A competitive advantage may not last for a very long time. People that find opportunities to arbitrage markets…traders…may find segments in a market place to exploit for a period of time…but, over time competitive advantage does not seem to last for specific trading schemes…see Enron and Long Term Capital Management. In such cases, you need to keep coming up with something new. That is what businesses producing Information Goods do.

One of the games played in the financial services area…and I have experienced this in my professional life beginning in the 1960s…is to find the hole in the regulatory structure. It is a game that the regulators are always behind in. The private sector does something…the regulators close the gap with new regulations…the private sector finds a way around this…and the regulators have to close the gap again. And, the game goes on and on because the incentives are such that it is still worthwhile to the private sector to continue to innovate.

Furthermore, anything the government does sets up incentives. And that is why the Obama “recovery plan” is so important…it changes a lot of the incentives that exist within the economy…for better or for worse. Notice the long, long lines of governors, mayors, and other officials that have gathered with their hands out for funds from the “recovery plan”. I am not going to comment any further on the “recovery plan” at this time other than to just highlight the fact that this plan changes incentives…regardless of how much stimulus it provides.

But, to be an equal-opportunity critic, I must mention that the previous administration created incentives that resulted in the present financial crisis. Maintaining negative real rates of interest for at least 18 months created plenty of incentive to leverage and innovate in financial structures and instruments. This period of innovation has created a massive crisis with respect to asset values. (For more on this see my blog post “AIG and Our Core Economic Issue: Unknown Asset Values” http://seekingalpha.com/article/123867-aig-and-our-core-economic-issue-unknown-asset-values.) In my mind, there is going to have to be a resolution to the asset value problem before any stimulus package is going to have much of an effect on the economy.

Anytime the government attempts to impose its hand on the private sector “things happen.” The government is just not attuned to enter the very complex tangled web of the real world with simplistic plans to “set things straight.” Even within the government public officials have started pointing fingers at each other when events don’t go as desired. Last night I saw Barney Frank interviewed by Rachael Maddow. Frank made it very clear that we got into the AIG mess because “the Fed”, without coming to Congress, gave AIG $85 billion last September and this started off all the mess. And, the reason why this bonus thing and other events have occurred is that “the Fed” without the advice or consultation of Congress gave AIG the $85 billion with “no strings attached”!

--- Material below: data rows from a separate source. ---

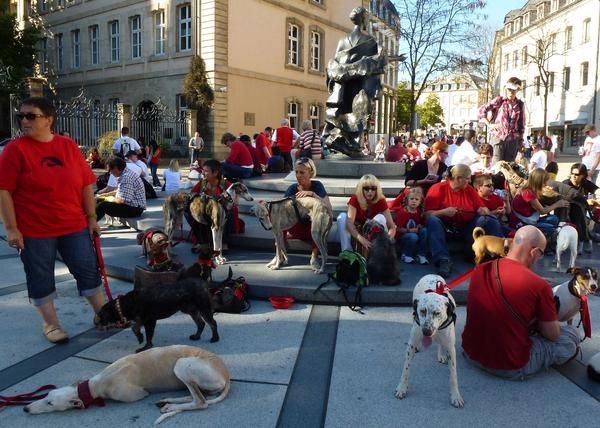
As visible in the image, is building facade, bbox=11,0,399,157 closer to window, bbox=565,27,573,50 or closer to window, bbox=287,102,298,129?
window, bbox=287,102,298,129

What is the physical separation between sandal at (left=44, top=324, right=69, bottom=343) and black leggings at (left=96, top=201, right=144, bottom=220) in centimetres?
422

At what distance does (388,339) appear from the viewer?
14.4 feet

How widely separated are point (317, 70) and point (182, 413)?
31.5 meters

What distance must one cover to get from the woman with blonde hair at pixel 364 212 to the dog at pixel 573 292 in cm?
206

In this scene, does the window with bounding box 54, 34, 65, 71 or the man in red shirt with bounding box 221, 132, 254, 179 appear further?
the window with bounding box 54, 34, 65, 71

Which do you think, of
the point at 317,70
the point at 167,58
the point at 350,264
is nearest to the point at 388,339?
the point at 350,264

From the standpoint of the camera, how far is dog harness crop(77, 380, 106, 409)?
317cm

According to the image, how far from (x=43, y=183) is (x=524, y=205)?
19.5ft

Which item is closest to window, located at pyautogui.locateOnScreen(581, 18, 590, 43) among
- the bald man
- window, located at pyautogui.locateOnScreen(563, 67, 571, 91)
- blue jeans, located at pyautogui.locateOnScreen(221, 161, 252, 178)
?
window, located at pyautogui.locateOnScreen(563, 67, 571, 91)

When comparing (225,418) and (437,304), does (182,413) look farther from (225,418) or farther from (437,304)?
(437,304)

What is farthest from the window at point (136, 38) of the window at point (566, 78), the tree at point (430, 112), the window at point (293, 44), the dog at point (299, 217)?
the tree at point (430, 112)

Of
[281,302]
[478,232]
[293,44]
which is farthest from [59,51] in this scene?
[478,232]

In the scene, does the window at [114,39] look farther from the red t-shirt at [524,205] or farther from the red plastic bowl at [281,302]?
the red plastic bowl at [281,302]

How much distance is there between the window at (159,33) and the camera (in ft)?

Wow! Go figur’ that, will ya!

Now, the Wall Street Journal has the headline this morning…”Obama to Avoid Auto Bankruptcies.” The “experts” in the government, we are told, are going to restructure General Motors Corp. and Chrysler LLC outside of the bankruptcy courts. This, we are expected to believe, will give the taxpayers a better and more protected solution than will a court solution. We wait the conclusion…

The real world is tough. People don’t always do what you want them to do. Incentives matter. We must be careful about the incentives we are creating for the future, for one other fact from the field of economics is very clear: sometimes it takes a long time for the full effect of incentives to work their way through an economy. As a consequence, we can often lose sight of the cause of a problem because the incentives that created the problem are embedded somewhere in the distant past.